それはさておき、少し前に『スタイルズ荘の怪事件』を読み「さすがクリスティ!評判にたがわぬ大作家だ!」と思ったものでした。
子供の時にホームズを読んだ程度でミステリーにさほどの造詣もない私でも、初めてのクリスティに大きな期待を持ち臨み、そうした期待をはるかに上回る感動を味わえた傑作でした。
さぁ、次は何を読もうか?引き続きポワロシリーズ?と思っていたところアマゾンからレビューの催促があったこの作品を読みました。※Kindleのクリスティフェアで買いだめしましたので。
「スタイルズ荘の怪事件」で心構えはできたつもりだったので、「さぁ来い!」とばかりに意気込んで読みましたが「そ、そう来たかぁ!」と、なるほどクリスティは生半可な心構えでは到底太刀打ちできない作家でした。
別段、私はミステリーファンではありません。最近はいい年こいてライトノベルばかり読んでいます。
そんな私がクリスティのこの2冊に感心したのは、ミステリー・トリックもさりながら物語への人物の織り込み方の巧みさにです。
人の所業とは思えぬ“巧妙な殺人”を前に、登場人物たちは狭い世界でつながる身内であり、容疑者は全員が関係する人であり、身内の中で疎まれているもの・嫌われているもの、行動・発言・思想に問題があるものなどに嫌疑がかかっていきます。
隠されていた各々の本心がつまびらかにされていき、読者を作品世界にぐいぐい引き込んでいくストーリー運びは見事です。
ミステリーに限らず物語を作る作業では人物描写に無理が出てくることが往々にしてあると思います。
この2冊のクリスティ作品からは登場人物すべてに対する作家の愛を感じました。
つじつま合わせのために存在するような人は一人もいないと感じます。
誰もが必然をもってそこにあり、誰もが信念をもってそこで生き、誰もが誰かに疑念を持ち、状況に無関心ではありません。そして物語の進行とともに、登場人物たちの心の闇、隠しておきたい過去が暴かれていきます。

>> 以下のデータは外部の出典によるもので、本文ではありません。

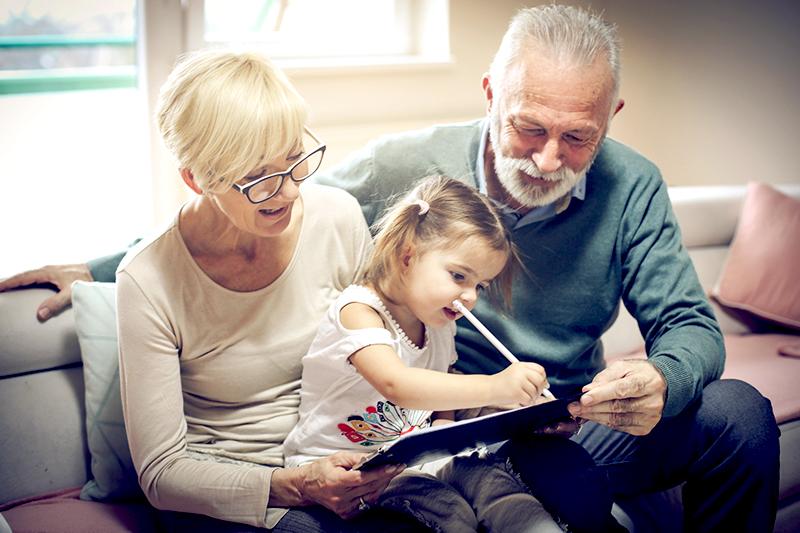 Дедушка и бабушка помогают внучке учить иностранный язык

「これじゃぁ犯人が分かっても残される人たちの間に遺恨が残るじゃないか。。」などとは両作品ともなりません。
クライマックスでは悲しい現実を踏まえつつも、人間愛に基づいた謎解きが展開されます。
犯人を含めた全員に救いがもたらされます。救いの対象には殺人の被害者も含められます。
いつしか「巧妙に仕組まれた殺人は、いずれそうなっただろう必然を伴う事故」のように昇華されて描かれて終わります。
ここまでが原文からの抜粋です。